## Records supplied
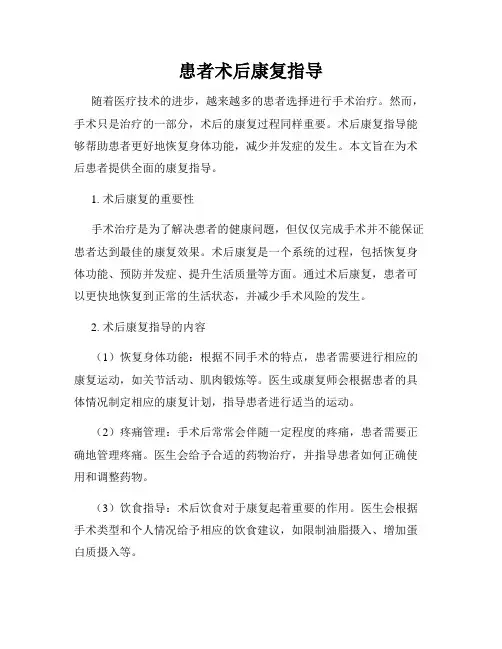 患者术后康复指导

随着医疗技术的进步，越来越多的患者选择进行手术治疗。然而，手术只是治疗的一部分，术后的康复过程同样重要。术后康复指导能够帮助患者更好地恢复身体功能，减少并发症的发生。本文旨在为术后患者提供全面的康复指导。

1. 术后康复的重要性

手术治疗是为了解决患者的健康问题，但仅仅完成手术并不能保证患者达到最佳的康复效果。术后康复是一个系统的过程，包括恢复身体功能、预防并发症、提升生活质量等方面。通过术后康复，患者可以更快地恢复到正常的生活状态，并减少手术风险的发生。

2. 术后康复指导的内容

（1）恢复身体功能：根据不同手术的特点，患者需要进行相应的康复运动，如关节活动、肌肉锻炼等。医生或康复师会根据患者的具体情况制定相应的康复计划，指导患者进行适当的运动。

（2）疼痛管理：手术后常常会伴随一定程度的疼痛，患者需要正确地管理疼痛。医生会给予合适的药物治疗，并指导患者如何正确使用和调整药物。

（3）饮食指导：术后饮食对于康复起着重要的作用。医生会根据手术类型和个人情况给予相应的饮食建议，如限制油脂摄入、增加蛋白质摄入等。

* * *

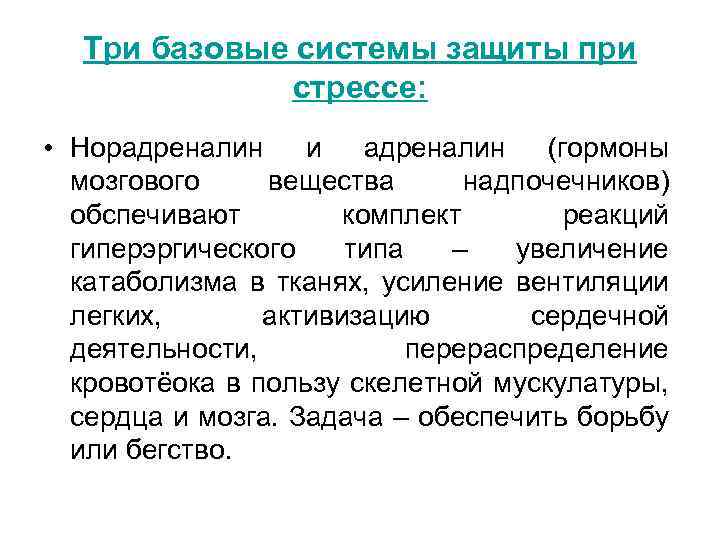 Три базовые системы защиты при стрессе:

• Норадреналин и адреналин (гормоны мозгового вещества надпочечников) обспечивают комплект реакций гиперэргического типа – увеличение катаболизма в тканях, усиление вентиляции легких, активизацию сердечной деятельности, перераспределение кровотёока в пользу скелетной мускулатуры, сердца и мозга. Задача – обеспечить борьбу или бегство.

---

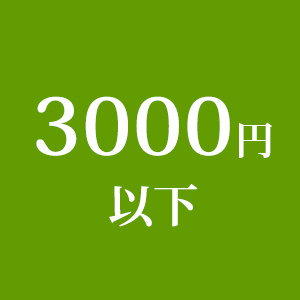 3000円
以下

## What this task involves
Repeat exactly, and only, the entries from the line with "Три базовые системы" through the line with "борьбу или бегство.". Pictures are skipped.

## Expected output
 Три базовые системы защиты при стрессе:

• Норадреналин и адреналин (гормоны мозгового вещества надпочечников) обспечивают комплект реакций гиперэргического типа – увеличение катаболизма в тканях, усиление вентиляции легких, активизацию сердечной деятельности, перераспределение кровотёока в пользу скелетной мускулатуры, сердца и мозга. Задача – обеспечить борьбу или бегство.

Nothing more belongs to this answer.